While we discussed many different themes connected to human rights, one of the more disturbing things I learned about is the Security and Prosperity Partnership.
The SPP is a broad proposal constructed between the executive branches of the U.S., Canadian and Mexican governments. While development of the SPP has had no congressional involvement — and therefore no democratic accountability — it has seen the influence of an advisory board of CEOs.
The overarching goal of the SPP is to deepen economic and national security within and between the three North American countries.
That, in itself, is not such a bad idea. However, one key aspect of the SPP is the Merida Initiative, set to come to vote in Congress as early as April. If passed, the Merida Initiative would designate $1.4 billion U.S. dollars to Mexico during the course of two to three years.
The stated purpose of this money is to fight drug trafficking and organized crime. The reality is more complex. Sixty percent of the funds in the first year would go directly to individuals and entities in Mexico known for committing grave human rights abuses.
Take the 2006 teachers’ strike in Oaxaca, for example. In May 2006, a branch of the Mexican teachers’ union called Section 22 went on its annual strike for increased educational funding.
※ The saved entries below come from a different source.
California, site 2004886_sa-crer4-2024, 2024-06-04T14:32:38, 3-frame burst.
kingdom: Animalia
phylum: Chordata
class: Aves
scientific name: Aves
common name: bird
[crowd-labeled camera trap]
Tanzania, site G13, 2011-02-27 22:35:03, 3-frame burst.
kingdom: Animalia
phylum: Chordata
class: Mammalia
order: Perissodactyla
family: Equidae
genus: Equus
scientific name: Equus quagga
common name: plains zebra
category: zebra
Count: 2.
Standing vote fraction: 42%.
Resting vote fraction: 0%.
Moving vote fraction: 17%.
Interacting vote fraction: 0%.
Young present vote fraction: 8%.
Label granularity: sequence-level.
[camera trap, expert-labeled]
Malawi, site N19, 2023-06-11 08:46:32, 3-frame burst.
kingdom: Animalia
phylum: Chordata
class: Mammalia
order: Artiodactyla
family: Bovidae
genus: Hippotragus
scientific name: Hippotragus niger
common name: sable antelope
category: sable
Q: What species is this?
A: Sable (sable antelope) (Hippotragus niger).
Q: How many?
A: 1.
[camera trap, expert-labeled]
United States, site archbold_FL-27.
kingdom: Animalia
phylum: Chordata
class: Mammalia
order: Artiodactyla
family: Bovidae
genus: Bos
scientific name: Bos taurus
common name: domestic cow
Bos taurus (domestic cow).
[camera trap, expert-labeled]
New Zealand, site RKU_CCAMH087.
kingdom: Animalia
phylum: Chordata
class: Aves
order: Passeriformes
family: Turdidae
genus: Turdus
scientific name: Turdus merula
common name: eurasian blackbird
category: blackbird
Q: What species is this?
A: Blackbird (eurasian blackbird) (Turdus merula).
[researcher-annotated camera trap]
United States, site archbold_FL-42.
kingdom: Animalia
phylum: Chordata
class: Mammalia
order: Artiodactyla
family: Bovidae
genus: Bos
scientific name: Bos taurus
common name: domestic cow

They gathered in the state capital and set up camp until their demands were met.
At 4:30 a.m. on June 14, 2006, police forcefully drove the teachers out of the center of the city. As more and more people poured out into the streets to support the teachers, the uniformed police and plainclothes officers became increasingly violent.
Eventually, the situation culminated on Nov. 25, 2006, when federal police marched into the city and drove 800,000 protesters out with tear gas, billy clubs and water canons. By then, dozens of people had been arrested and tortured. At least 18 civilians were killed, including U.S. journalist Brad Will. Six people are still being detained to this day, without access to lawyers. Those organizations who seek to defend the victims are subjected to threats and harassment.
“We live in a process of criminalizing organizational activities,” said Almadelia Gomez Soto, a teacher and member of a human rights organization in Oaxaca. “All of us live in a system of constant harassment.”
This is not an anomaly in the Mexican criminal justice system. All of the organizations I met with during the delegation cited similar experiences. Amnesty International and Human Rights Watch have documented decades of human rights abuses at the hands of the Mexican government.
Is this where we want our tax dollars to go?